Count how many lines in the entries below contain the word "further", and reply with that number alone.

— DATASET —
::::

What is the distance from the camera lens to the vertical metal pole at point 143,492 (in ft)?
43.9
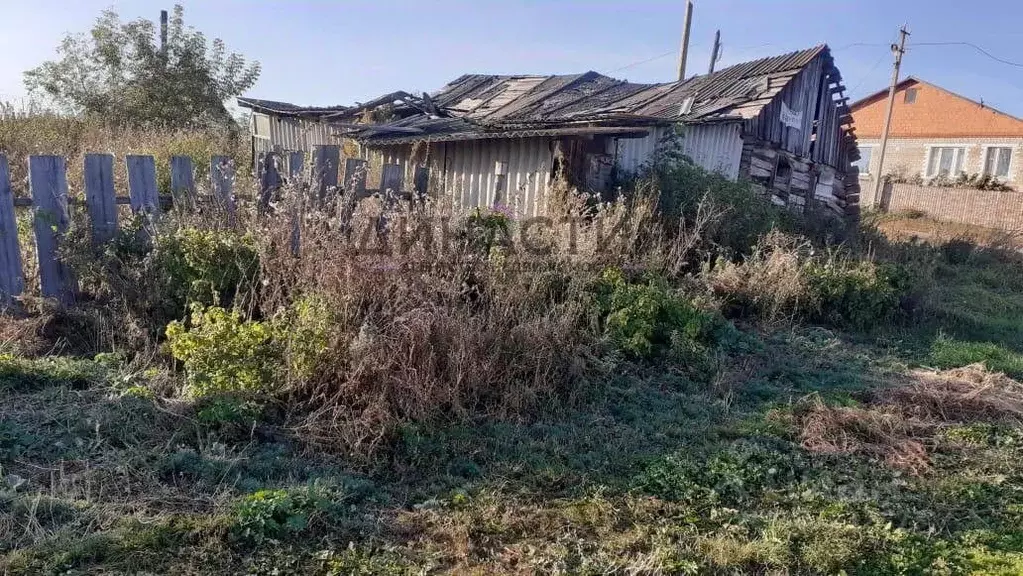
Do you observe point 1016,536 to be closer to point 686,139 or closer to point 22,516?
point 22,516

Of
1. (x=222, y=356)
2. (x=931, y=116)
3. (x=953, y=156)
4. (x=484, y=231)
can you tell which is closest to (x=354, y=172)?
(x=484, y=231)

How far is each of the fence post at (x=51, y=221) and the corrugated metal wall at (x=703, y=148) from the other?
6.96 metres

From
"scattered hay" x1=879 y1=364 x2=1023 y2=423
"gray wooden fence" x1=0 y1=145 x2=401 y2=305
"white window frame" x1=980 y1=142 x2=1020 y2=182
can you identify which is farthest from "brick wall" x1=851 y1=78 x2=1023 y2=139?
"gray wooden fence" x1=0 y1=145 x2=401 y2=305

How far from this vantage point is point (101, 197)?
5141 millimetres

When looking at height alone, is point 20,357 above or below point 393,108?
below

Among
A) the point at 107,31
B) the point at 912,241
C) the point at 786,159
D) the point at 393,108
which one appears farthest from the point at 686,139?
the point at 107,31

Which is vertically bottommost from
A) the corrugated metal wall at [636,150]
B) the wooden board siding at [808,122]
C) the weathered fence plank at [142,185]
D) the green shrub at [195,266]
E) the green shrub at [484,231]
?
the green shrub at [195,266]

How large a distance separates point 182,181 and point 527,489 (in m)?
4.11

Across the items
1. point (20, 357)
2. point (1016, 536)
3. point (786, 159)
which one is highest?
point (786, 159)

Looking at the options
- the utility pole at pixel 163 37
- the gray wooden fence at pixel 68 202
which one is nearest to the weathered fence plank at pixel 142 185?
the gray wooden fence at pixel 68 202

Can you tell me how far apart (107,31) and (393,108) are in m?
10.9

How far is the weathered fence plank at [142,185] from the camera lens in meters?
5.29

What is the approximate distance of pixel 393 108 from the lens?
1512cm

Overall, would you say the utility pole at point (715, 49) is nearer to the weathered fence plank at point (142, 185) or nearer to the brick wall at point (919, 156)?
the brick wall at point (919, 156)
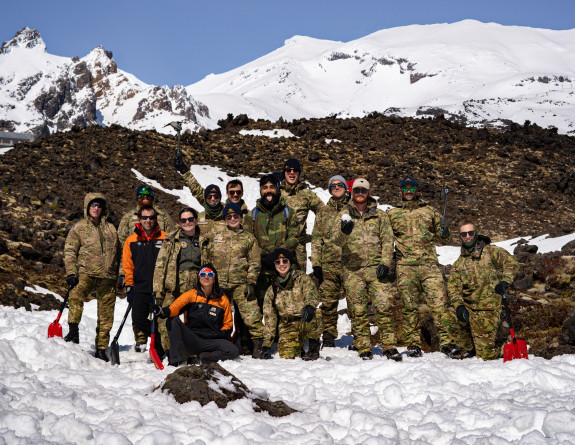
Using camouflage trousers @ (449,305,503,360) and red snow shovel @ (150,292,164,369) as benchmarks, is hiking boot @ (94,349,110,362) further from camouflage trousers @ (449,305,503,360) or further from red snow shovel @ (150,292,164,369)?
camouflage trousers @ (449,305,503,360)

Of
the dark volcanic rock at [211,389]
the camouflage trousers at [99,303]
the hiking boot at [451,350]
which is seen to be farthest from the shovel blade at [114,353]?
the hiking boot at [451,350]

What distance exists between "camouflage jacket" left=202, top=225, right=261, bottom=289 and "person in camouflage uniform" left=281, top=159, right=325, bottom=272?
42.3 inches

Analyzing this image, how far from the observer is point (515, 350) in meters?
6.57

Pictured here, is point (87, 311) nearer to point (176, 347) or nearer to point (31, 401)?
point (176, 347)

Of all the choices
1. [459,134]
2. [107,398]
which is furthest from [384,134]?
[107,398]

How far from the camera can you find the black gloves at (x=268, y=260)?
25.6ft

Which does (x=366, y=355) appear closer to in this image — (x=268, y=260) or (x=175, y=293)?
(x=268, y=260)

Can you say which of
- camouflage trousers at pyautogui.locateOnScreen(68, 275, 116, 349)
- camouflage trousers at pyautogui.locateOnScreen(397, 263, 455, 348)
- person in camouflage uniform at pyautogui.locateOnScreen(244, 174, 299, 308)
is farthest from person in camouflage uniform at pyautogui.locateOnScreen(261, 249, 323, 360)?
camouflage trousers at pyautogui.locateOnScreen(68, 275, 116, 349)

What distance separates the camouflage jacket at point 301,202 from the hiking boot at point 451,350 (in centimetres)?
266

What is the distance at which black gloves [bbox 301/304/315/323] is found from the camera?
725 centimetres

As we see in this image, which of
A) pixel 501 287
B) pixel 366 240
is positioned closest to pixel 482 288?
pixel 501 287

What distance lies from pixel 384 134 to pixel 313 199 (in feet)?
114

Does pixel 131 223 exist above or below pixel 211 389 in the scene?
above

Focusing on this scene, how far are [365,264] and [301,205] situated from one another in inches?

::::

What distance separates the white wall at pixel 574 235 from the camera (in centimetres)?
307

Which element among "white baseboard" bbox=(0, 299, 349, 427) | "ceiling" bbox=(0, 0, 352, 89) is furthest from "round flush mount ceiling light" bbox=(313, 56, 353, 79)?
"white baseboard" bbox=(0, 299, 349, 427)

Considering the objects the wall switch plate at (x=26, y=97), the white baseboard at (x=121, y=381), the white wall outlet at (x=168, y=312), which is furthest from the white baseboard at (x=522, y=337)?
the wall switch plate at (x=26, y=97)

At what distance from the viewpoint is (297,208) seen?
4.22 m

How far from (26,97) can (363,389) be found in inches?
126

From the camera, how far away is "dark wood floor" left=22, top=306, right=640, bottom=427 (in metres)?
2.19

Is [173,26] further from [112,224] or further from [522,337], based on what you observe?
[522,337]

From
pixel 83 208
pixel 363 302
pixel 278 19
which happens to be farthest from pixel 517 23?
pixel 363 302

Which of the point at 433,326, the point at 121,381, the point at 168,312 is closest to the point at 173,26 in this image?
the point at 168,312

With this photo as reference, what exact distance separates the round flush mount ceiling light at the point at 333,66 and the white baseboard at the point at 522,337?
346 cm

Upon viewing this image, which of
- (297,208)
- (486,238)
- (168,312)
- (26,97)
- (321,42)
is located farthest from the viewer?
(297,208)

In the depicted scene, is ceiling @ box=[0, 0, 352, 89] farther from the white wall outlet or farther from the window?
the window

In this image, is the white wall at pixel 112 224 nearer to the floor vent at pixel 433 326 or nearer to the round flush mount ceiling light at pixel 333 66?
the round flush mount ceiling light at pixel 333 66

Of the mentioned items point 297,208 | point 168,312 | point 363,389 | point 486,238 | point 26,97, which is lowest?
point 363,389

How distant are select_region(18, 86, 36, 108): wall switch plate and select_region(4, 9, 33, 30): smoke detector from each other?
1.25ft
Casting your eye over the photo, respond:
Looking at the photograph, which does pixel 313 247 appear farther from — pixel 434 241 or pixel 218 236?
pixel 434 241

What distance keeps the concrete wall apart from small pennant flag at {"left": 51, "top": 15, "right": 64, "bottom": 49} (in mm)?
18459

::::

— FULL SOLUTION —
2